Provided passage:
.....
Sequencing a Genome: the video

Have you ever wondered how people actually go about sequencing a genome?

If they're sequencing a chicken genome, do they raise chickens in the lab and get DNA from the eggs? Does the DNA sequence come out in one piece? Why is there so much talk about computers? What are Phred, Phrap, and Consed? What is the Golden Path?

Wonder no more!

You too, can take a virtual tour of the Washington University Genome Center.

I found this really excellent series of short videos that follows two genetics students, Libby and Bryce, as they meet on the bus to the Genome Center and learn about all the steps involved in sequencing a genome.

A kindly tour guide takes Libby and Bryce through an amazing number of core labs, where they see all (or at many) of the steps involved in large scale sequencing. Gallons of media get made. Robots pick colonies of bacteria and inoculate broth. Capillary tubes transport sequencing reactions into genetic analyzers and they see lots of people sitting in front of computers. All with the goal of generating sequence DNA.

The videos present the steps quite nicely and there a number of short animations to help visualize concepts such as growing E. coli that contain BACS (Bacterial Artificial Chromosomes), restriction mapping, and PCR.
.....
Records provided:
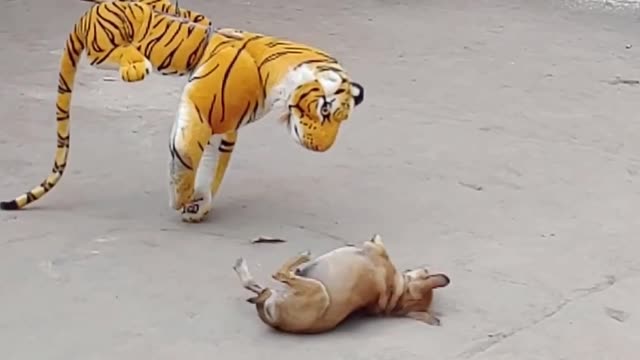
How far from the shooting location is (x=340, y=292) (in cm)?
264

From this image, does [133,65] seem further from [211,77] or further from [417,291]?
[417,291]

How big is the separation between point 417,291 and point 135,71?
0.97 m

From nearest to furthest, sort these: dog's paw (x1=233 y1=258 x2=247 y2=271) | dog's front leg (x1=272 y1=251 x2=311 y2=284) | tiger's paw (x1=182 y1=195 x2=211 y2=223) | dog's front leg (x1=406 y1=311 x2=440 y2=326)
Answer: dog's front leg (x1=272 y1=251 x2=311 y2=284) → dog's front leg (x1=406 y1=311 x2=440 y2=326) → dog's paw (x1=233 y1=258 x2=247 y2=271) → tiger's paw (x1=182 y1=195 x2=211 y2=223)

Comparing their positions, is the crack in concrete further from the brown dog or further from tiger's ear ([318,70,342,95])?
tiger's ear ([318,70,342,95])

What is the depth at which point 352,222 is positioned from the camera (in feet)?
11.4


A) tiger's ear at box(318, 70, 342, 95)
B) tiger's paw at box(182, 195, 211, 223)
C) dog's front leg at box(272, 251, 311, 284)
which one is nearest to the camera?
dog's front leg at box(272, 251, 311, 284)

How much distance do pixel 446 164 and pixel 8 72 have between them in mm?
2048

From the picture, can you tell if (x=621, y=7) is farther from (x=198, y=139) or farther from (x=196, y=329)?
(x=196, y=329)

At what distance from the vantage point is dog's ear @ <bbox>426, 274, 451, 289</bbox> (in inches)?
110

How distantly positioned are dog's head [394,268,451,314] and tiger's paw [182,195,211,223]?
2.68ft

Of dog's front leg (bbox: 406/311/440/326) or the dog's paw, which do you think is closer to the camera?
dog's front leg (bbox: 406/311/440/326)

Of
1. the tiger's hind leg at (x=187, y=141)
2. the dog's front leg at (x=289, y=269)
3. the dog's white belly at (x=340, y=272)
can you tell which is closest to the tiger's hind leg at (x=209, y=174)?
the tiger's hind leg at (x=187, y=141)

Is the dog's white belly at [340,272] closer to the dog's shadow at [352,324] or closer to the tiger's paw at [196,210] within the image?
the dog's shadow at [352,324]

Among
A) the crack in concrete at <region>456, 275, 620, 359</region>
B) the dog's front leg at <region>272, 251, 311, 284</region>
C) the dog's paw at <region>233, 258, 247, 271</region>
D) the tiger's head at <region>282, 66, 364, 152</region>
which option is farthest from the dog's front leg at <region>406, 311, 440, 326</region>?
the tiger's head at <region>282, 66, 364, 152</region>
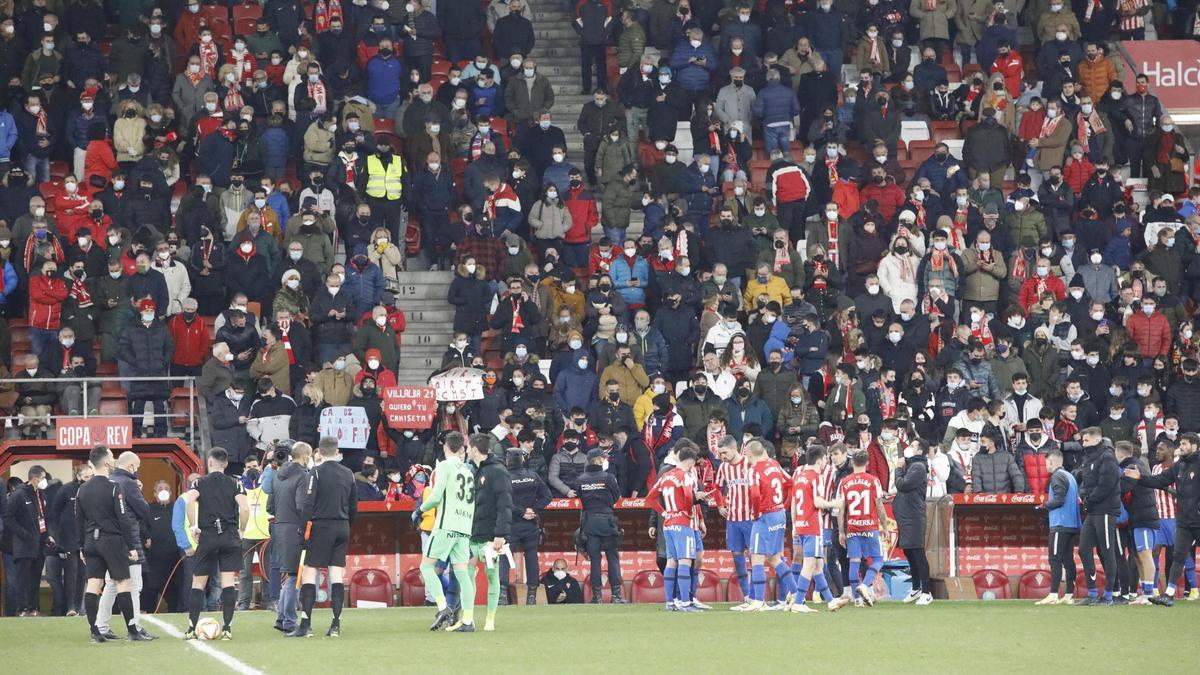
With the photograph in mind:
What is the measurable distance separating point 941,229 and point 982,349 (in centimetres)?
278

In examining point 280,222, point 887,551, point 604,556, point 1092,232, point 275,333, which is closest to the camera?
point 887,551

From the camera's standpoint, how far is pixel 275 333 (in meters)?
27.8

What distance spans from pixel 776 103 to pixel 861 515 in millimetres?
13056

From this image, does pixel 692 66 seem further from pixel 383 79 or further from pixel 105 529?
pixel 105 529

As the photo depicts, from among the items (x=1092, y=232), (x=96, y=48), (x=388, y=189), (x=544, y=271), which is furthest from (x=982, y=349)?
(x=96, y=48)

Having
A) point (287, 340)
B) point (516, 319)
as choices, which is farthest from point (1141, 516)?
point (287, 340)

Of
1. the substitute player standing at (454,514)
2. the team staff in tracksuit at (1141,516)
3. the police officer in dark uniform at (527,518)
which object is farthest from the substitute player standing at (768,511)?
the team staff in tracksuit at (1141,516)

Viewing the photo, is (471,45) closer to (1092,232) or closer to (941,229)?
(941,229)

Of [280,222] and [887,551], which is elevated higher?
[280,222]

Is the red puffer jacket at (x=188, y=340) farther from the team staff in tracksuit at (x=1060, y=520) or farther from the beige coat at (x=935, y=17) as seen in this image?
the beige coat at (x=935, y=17)

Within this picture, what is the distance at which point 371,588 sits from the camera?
958 inches

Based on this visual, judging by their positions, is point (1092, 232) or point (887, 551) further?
point (1092, 232)

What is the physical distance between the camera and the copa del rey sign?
3694 cm

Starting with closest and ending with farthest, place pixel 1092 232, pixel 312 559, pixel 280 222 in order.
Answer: pixel 312 559 < pixel 280 222 < pixel 1092 232
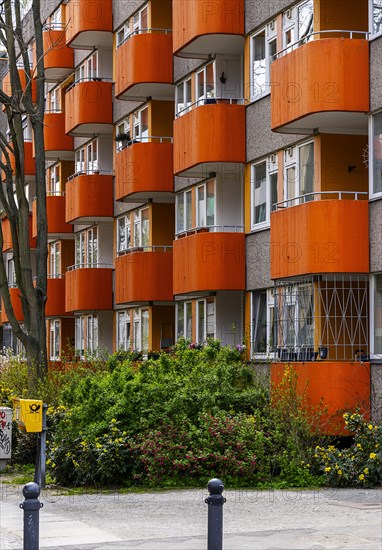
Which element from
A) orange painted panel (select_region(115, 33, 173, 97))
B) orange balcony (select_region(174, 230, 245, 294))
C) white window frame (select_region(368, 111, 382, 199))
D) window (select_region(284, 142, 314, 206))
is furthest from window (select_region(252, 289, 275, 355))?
orange painted panel (select_region(115, 33, 173, 97))

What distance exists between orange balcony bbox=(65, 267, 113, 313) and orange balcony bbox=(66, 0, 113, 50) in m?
7.17

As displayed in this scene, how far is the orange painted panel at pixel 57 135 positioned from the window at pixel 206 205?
527 inches

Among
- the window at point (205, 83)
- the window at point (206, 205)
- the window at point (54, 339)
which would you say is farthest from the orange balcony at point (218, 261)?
the window at point (54, 339)

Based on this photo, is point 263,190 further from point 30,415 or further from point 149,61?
point 30,415

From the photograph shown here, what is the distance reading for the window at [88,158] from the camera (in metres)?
40.3

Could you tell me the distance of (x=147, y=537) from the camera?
565 inches

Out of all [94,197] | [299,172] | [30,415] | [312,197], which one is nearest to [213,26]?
[299,172]

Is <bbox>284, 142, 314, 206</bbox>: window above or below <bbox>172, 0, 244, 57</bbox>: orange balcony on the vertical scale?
below

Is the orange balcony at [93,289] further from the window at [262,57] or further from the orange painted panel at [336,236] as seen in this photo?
the orange painted panel at [336,236]

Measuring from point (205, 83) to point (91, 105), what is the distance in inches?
353

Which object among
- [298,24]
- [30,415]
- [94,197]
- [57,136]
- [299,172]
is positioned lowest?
[30,415]

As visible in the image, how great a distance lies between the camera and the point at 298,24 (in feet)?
82.1

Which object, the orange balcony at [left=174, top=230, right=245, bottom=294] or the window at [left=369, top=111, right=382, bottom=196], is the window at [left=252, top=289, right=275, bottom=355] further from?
the window at [left=369, top=111, right=382, bottom=196]

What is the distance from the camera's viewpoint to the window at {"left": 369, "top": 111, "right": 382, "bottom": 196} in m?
22.1
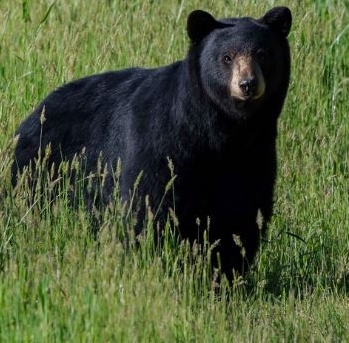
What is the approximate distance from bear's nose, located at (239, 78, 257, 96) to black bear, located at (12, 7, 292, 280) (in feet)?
0.13

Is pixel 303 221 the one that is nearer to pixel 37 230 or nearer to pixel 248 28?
pixel 248 28

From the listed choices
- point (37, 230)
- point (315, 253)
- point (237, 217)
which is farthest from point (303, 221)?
point (37, 230)

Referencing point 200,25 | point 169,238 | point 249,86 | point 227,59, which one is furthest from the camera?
point 200,25

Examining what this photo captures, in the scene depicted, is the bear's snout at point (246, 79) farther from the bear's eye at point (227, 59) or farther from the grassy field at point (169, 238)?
the grassy field at point (169, 238)

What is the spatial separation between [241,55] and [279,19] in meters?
0.34

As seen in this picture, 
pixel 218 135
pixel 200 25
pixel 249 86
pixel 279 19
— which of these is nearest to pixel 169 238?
pixel 218 135

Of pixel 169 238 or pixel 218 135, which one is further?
pixel 218 135

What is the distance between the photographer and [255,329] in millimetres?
4957

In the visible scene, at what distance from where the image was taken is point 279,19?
20.1ft

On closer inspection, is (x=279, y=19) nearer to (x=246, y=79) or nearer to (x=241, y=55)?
(x=241, y=55)

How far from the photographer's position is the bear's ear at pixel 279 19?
241 inches

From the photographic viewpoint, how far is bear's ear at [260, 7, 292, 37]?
6109 millimetres

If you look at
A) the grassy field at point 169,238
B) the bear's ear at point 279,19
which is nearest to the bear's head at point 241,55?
the bear's ear at point 279,19

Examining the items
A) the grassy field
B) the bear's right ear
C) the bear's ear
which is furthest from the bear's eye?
the grassy field
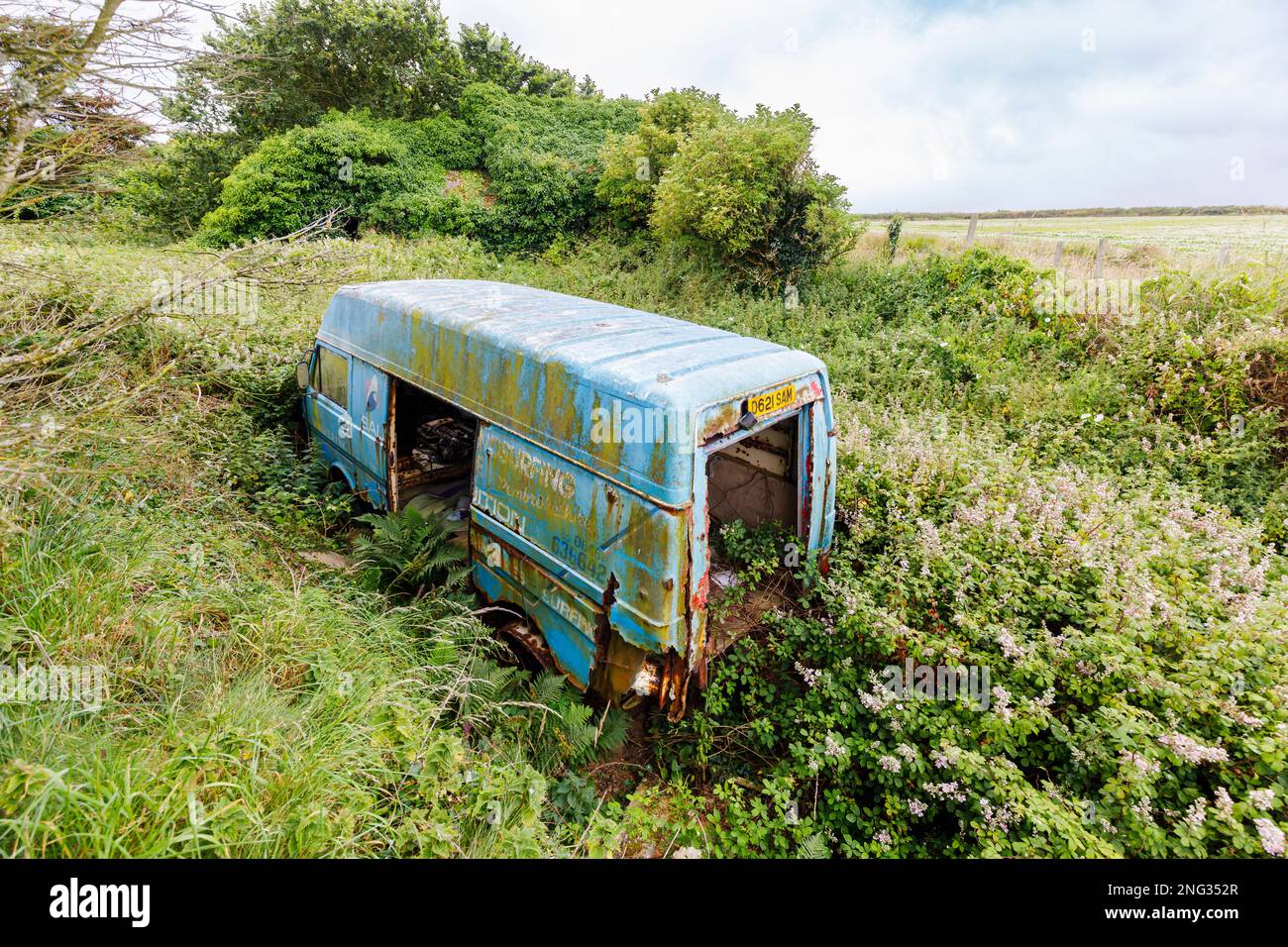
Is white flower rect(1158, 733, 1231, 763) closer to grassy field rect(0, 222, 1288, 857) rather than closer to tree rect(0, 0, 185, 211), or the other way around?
grassy field rect(0, 222, 1288, 857)

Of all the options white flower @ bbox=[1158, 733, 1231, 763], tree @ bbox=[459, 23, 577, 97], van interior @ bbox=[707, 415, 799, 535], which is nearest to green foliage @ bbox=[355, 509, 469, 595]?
van interior @ bbox=[707, 415, 799, 535]

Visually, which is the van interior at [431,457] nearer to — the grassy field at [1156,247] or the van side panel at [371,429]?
the van side panel at [371,429]

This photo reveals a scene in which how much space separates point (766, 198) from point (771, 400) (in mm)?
8626

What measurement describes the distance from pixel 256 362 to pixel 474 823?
6273mm

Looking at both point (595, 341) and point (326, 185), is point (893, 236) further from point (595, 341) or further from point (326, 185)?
→ point (326, 185)

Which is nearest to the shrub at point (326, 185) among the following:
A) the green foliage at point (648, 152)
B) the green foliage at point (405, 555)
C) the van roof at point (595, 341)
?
the green foliage at point (648, 152)

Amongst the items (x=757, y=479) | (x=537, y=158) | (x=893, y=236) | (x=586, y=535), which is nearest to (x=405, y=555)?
(x=586, y=535)

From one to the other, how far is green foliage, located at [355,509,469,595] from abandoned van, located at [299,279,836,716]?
329 mm

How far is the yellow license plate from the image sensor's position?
11.0 ft

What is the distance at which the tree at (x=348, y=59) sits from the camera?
58.0 feet

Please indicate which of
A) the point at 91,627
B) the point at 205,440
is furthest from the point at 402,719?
the point at 205,440

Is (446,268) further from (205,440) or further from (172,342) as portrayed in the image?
(205,440)

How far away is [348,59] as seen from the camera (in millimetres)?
18766
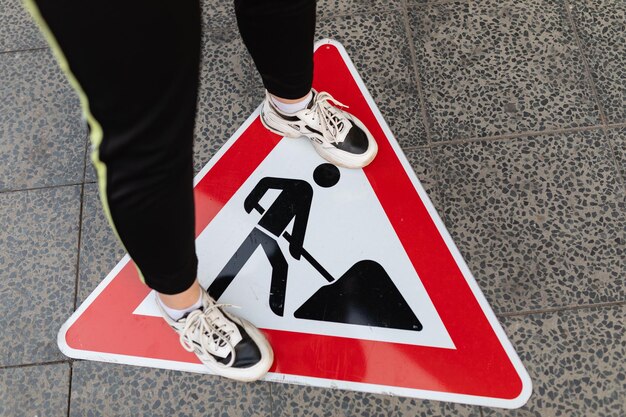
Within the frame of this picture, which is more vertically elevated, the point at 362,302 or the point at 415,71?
the point at 415,71

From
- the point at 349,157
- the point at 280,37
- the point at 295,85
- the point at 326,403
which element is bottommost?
the point at 326,403

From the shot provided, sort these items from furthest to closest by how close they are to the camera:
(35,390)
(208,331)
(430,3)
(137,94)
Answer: (430,3) < (35,390) < (208,331) < (137,94)

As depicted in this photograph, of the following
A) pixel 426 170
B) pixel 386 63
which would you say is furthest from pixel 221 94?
pixel 426 170

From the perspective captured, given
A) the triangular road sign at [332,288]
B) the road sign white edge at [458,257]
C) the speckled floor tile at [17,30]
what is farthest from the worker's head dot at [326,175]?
the speckled floor tile at [17,30]

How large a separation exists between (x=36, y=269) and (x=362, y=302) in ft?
2.95

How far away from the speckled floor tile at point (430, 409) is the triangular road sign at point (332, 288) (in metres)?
0.02

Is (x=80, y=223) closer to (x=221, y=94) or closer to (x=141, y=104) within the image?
(x=221, y=94)

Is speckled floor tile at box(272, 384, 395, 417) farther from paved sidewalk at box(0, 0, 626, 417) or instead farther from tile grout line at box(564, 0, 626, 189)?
tile grout line at box(564, 0, 626, 189)

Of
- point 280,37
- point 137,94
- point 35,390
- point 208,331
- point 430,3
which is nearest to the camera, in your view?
point 137,94

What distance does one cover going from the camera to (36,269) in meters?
1.54

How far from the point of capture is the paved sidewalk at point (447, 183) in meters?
1.37

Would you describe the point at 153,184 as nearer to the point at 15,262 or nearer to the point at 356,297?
the point at 356,297

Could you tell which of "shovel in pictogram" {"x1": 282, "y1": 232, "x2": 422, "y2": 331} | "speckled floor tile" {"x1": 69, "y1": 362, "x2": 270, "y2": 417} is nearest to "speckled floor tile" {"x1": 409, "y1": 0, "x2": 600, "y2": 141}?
"shovel in pictogram" {"x1": 282, "y1": 232, "x2": 422, "y2": 331}

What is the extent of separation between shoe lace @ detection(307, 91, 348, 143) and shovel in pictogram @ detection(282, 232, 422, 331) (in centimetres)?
36
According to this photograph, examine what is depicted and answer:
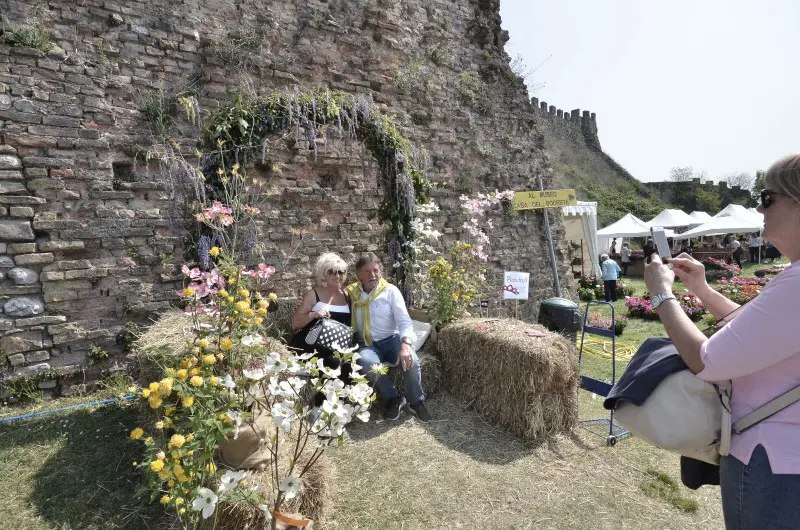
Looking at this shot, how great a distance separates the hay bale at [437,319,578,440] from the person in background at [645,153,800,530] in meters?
2.44

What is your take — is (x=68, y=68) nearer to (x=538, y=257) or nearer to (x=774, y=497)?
(x=774, y=497)

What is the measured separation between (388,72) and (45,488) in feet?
20.8

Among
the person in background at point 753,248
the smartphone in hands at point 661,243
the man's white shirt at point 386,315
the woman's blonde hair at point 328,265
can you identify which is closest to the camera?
the smartphone in hands at point 661,243

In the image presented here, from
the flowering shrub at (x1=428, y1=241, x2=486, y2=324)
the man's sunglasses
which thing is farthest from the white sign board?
the man's sunglasses

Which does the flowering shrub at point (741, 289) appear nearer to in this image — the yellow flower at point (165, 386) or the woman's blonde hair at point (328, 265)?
the woman's blonde hair at point (328, 265)

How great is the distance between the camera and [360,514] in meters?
2.85

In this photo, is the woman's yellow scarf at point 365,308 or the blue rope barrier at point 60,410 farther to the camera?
the woman's yellow scarf at point 365,308

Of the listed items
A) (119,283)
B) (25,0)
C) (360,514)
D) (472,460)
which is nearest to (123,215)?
(119,283)

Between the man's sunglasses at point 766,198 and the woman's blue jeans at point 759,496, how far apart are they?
0.78 m

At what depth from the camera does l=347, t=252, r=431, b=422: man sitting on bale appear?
13.4ft

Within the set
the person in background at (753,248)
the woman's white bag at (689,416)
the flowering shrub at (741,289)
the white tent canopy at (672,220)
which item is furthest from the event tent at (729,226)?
the woman's white bag at (689,416)

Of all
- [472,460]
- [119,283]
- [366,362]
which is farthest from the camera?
[119,283]

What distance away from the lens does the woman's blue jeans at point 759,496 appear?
4.24 feet

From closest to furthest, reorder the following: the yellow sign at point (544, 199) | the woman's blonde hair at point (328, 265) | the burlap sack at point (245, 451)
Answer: the burlap sack at point (245, 451), the woman's blonde hair at point (328, 265), the yellow sign at point (544, 199)
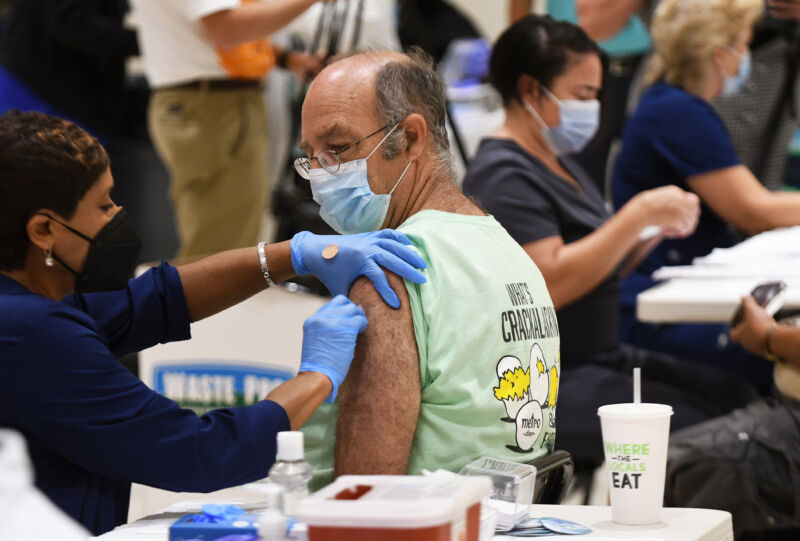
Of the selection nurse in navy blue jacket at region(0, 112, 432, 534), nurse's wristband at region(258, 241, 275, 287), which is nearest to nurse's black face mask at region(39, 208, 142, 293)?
nurse in navy blue jacket at region(0, 112, 432, 534)

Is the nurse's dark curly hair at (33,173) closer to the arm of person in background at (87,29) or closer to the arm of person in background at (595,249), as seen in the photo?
the arm of person in background at (595,249)

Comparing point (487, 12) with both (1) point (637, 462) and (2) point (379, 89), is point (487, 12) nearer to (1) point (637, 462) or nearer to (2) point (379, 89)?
(2) point (379, 89)

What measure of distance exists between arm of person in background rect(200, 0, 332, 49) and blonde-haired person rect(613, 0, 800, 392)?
3.70 ft

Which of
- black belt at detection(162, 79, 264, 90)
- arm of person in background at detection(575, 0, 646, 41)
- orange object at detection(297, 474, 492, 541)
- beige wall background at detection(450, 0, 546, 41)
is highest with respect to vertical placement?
beige wall background at detection(450, 0, 546, 41)

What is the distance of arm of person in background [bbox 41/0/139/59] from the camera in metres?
3.73

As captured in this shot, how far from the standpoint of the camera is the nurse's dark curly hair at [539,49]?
2.91m

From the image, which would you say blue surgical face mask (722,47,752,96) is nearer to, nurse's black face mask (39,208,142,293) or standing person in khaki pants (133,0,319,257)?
standing person in khaki pants (133,0,319,257)

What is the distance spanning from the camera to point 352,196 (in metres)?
1.91

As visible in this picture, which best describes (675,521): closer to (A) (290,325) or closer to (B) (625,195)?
(A) (290,325)

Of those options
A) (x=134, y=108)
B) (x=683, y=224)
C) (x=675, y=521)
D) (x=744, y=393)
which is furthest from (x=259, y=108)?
(x=675, y=521)

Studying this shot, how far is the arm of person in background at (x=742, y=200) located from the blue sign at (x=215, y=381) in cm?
Answer: 140

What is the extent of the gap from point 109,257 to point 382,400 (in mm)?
545

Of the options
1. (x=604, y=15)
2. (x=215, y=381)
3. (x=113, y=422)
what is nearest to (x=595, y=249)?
(x=215, y=381)

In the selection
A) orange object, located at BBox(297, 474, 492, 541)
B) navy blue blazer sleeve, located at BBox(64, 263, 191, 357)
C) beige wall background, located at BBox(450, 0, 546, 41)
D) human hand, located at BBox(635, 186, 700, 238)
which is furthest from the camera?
beige wall background, located at BBox(450, 0, 546, 41)
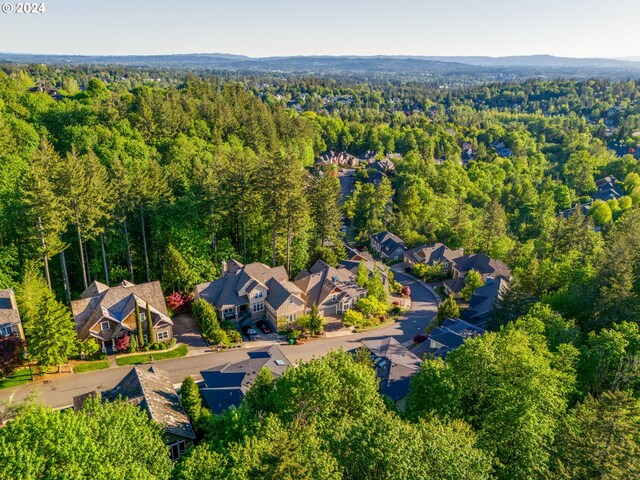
.....
Activity A: From the post about the genome-sequencing videos, extract the passage from "A kindly tour" up to and including "generating sequence DNA.".
Activity B: Which concepts does the post about the genome-sequencing videos say the short animations help visualize? List all of them.
Activity C: Can you proceed with the post about the genome-sequencing videos, picking up right after its final sentence?

Written reply A:
A kindly tour guide takes Libby and Bryce through an amazing number of core labs, where they see all (or at many) of the steps involved in large scale sequencing. Gallons of media get made. Robots pick colonies of bacteria and inoculate broth. Capillary tubes transport sequencing reactions into genetic analyzers and they see lots of people sitting in front of computers. All with the goal of generating sequence DNA.

Written reply B:
- Growing E. coli that contain BACs (Bacterial Artificial Chromosomes)
- Restriction mapping
- PCR

Written reply C:
Not only are these videos helpful for students who want to learn about biotechnology, these videos are helpful for bioinformatics groups and software companies like ours. Although some of us grew up sequencing DNA, many of the programmers and software engineers at Geospiza, did not. We often send new programmers on field trips to a local genome center so they can learn what technicians do. Now, we can also refer developers to the genome video to see where the samples go and learn how people work with all those robots.

I like this video, too, because it shows scientific careers that do not require a Ph.D. All too often, people think the only jobs in science involve heading up a laboratory, and they forget that industrial-scale science requires many different kinds of abilities and offers several different opportunities. In fact, a large number of the people working in facilities like genome centers have bachelor's degrees or 2-year degrees from community college biotechnology programs.

Even if you've done some sequencing yourself, it's still interesting to see how the Wash. U. genome center has turned DNA sequencing into an industrial scale process.

I, for one, never knew that so many genome technicians wore baseball caps at work.